• Page text:
Objectives
- Practice with the
fitandpredictinterface of sklearn models - Use linear models and decision trees for classification tasks
- Explain the difference between accuracy and log loss
- Explain underfitting and overfitting
Notebooks
Classification in scikit-learn
(name: u03n2-sklearn-classification.ipynb; show preview,
open in Colab)
For reference only, you might want to have your sklearn-regression notebook open: Regression in scikit-learn
(name: u02n2-sklearn-regression.ipynb; show preview,
open in Colab)
Key Concepts
Reframing Regression as Classification
Rather than predicting exact home prices (regression), we’ll predict price categories (classification):
- Low (bottom third)
- Medium (middle third)
- High (top third)
Why? Price distribution is highly skewed - a small error on expensive homes dominates the loss. Classification evens out the importance. Really, we’re mostly doing this to help you see the difference between these two types of problems.
Watch out: Notice that the class is expressed as a number (0, 1, 2), but this is not a regression problem. The numbers are just labels for the classes.
Cross-Entropy Loss
- Measures how surprised the model is by the correct answer
- Example: Model predicts probabilities [0.7, 0.2, 0.1] for classes [Low, Med, High]
- If true class is Low: -log(0.7) = 0.36 (not very surprised)

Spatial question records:
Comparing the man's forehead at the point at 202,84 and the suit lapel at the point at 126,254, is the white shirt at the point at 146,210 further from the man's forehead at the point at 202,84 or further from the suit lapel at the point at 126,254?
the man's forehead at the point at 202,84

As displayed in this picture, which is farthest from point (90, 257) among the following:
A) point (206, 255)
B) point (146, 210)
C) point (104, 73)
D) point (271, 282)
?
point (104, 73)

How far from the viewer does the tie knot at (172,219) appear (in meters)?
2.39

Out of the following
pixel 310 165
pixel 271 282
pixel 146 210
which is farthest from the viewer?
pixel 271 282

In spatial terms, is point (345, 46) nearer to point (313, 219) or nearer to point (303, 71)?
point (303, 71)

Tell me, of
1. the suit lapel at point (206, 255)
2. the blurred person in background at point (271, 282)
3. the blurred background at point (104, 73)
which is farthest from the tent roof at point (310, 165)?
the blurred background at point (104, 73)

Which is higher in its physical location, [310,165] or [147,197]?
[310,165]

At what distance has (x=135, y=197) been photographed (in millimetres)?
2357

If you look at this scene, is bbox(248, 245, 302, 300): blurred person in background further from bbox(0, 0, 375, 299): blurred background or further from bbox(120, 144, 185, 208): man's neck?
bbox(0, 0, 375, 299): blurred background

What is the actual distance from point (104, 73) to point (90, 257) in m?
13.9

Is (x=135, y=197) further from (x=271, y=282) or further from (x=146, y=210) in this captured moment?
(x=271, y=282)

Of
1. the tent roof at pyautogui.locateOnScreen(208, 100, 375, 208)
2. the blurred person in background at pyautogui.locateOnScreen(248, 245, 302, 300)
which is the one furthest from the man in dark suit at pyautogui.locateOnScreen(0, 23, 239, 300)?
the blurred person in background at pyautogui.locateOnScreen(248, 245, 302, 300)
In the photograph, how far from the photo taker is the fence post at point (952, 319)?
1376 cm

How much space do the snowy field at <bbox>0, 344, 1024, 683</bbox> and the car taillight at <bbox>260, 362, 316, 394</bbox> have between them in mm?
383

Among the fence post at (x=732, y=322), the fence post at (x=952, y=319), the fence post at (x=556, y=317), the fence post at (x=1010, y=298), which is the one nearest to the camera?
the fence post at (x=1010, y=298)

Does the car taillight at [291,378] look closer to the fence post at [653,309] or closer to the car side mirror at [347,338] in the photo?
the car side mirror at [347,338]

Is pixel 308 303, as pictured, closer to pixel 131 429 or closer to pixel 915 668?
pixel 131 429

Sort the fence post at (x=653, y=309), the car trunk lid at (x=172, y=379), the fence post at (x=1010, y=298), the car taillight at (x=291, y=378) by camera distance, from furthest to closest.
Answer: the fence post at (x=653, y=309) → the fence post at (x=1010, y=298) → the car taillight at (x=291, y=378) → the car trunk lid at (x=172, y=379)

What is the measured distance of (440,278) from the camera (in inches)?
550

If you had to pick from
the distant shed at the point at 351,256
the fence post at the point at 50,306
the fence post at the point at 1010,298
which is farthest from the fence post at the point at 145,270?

• Jobs:
1. List the price categories that the scikit-learn classification page uses in place of exact home prices, each with the share of homes it covers.
2. Write the next part of the scikit-learn classification page, continuing after its last line.

• Solved problems:
1.
- Low (bottom third)
- Medium (middle third)
- High (top third)

2.
- If true class is High: -log(0.1) = 2.30 (very surprised!)
- Perfect prediction: probability 1.0 on correct answer, 0 elsewhere → loss = 0
- Random guessing: probability [1/3, 1/3, 1/3] → loss = 1.10
True Class
↓
[0.7, 0.2, 0.1] → -log(prob of true class)
↑
Model's predicted probabilities
Working Through the Notebook
-
Data Setup
- Use same X (lat/long) as regression
- New y: price_bin column (0=low, 1=med, 2=high)
- Split into train/validation sets
-
Three Models
- Logistic Regression: Linear boundaries between classes
- Decision Tree: Box-like regions
- Random Forest: Smooth combination of many trees
-
For Each Model
- Fit on training data
- Plot probability contours
- Compute accuracy and cross-entropy loss
- Compare training vs validation performance
Analysis Tips
-
Look at probability plots:
- Sharp vs smooth boundaries?
- Simple vs complex shapes?
- High vs low confidence?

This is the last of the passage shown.